_运用信息_
**A.** 请将介绍 rebind_subsystems 函数的正文中，从“for_each_subsys_which(ss, ssid, &ss_mask)”往下直到“(css_next_child(NULL, cgroup_css(&ss->root->cgrp, ss)))”的部分一字不差地抄写下来。
**B.** 接着介绍 rebind_subsystems 函数的正文末尾往下续写。

_文档正文_

這裏面有一個很重要的函數rebind_sybsystems,實現如下:

static int rebind_subsystems(struct cgroup_root *dst_root,
			     unsigned long ss_mask)
{
	struct cgroup *dcgrp = &dst_root->cgrp;
	struct cgroup_subsys *ss;
	unsigned long tmp_ss_mask;
	int ssid, i, ret;

	lockdep_assert_held(&cgroup_mutex);

	for_each_subsys_which(ss, ssid, &ss_mask) {
		/* if @ss has non-root csses attached to it, can't move */
		if (css_next_child(NULL, cgroup_css(&ss->root->cgrp, ss)))
			return -EBUSY;

		/* can't move between two non-dummy roots either */
		if (ss->root != &cgrp_dfl_root && dst_root != &cgrp_dfl_root)
			return -EBUSY;
	}

	/* skip creating root files on dfl_root for inhibited subsystems */
	tmp_ss_mask = ss_mask;
	if (dst_root == &cgrp_dfl_root)
		tmp_ss_mask &= ~cgrp_dfl_root_inhibit_ss_mask;

	for_each_subsys_which(ss, ssid, &tmp_ss_mask) {
		struct cgroup *scgrp = &ss->root->cgrp;
		int tssid;

		/* 將scgrp中的dir信息遷移到dcgrp中,其對應的ss是要被轉移到新的root上,而dcgrp爲新的root對應的cgroup */
		ret = css_populate_dir(cgroup_css(scgrp, ss), dcgrp);
		if (!ret)

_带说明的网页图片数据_

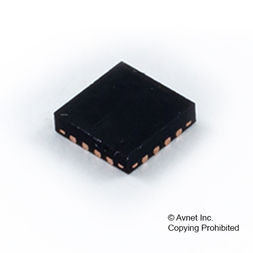 MAX16021PTEY+T 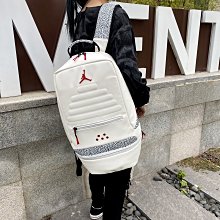 ～Mak運動服飾～ Nike 耐吉包包 耐克拎包 粗鏈單肩包女包  手提包 休閒包運動包挎包潮 3980 歷史價格詳細信息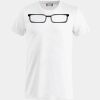 Clique Basic-T Miniaturansicht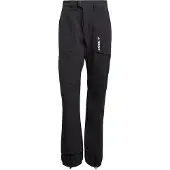 Adidas Yearound Housut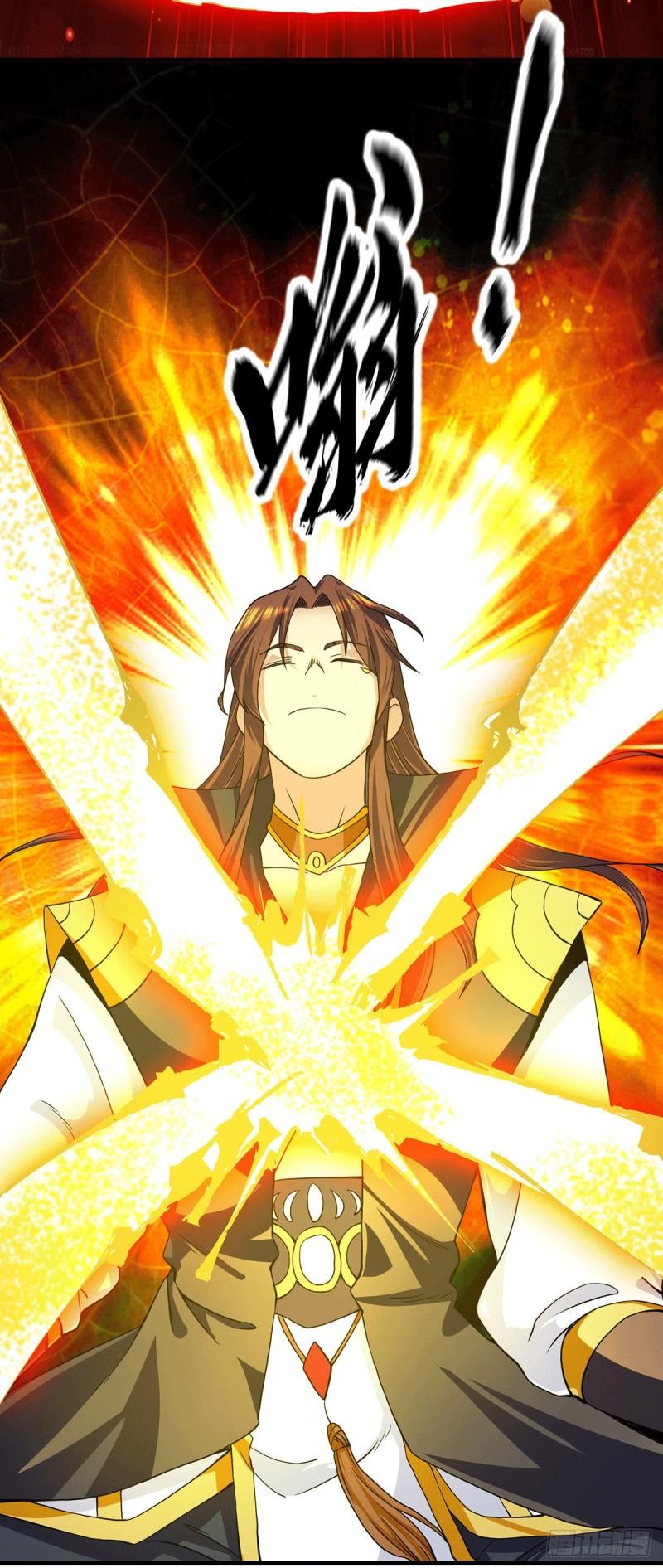 第100话 古萧长情5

_书面回答_
**A.**
for_each_subsys_which(ss, ssid, &ss_mask) {
		/* if @ss has non-root csses attached to it, can't move */
		if (css_next_child(NULL, cgroup_css(&ss->root->cgrp, ss)))

**B.**
			continue;

		/*
		 * Rebinding back to the default root is not allowed to
		 * fail.  Using both default and non-default roots should
		 * be rare.  Moving subsystems back and forth even more so.
		 * Just warn about it and continue.
		 */
		if (dst_root == &cgrp_dfl_root) {
			if (cgrp_dfl_root_visible) {
				pr_warn("failed to create files (%d) while rebinding 0x%lx to default root\n",
					ret, ss_mask);
				pr_warn("you may retry by moving them to a different hierarchy and unbinding\n");
			}
			continue;
		}

		for_each_subsys_which(ss, tssid, &tmp_ss_mask) {
			if (tssid == ssid)
				break;
			/* 將所有ssid之前的subsys對應的cftype內容全部清除,僅僅保留最後一個subsys對應的文件內容 */
			css_clear_dir(cgroup_css(scgrp, ss), dcgrp);
		}
		return ret;
	}

	/*
	 * Nothing can fail from this point on.  Remove files for the
	 * removed subsystems and rebind each subsystem.
	 */
	for_each_subsys_which(ss, ssid, &ss_mask) {
		struct cgroup_root *src_root = ss->root;
		struct cgroup *scgrp = &src_root->cgrp;
		struct cgroup_subsys_state *css = cgroup_css(scgrp, ss);
		struct css_set *cset;

		WARN_ON(!css || cgroup_css(dcgrp, ss));

		css_clear_dir(css, NULL);

		RCU_INIT_POINTER(scgrp->subsys[ssid], NULL);
		rcu_assign_pointer(dcgrp->subsys[ssid], css);
		ss->root = dst_root;
		css->cgroup = dcgrp;

		spin_lock_irq(&css_set_lock);
		hash_for_each(css_set_table, i, cset, hlist)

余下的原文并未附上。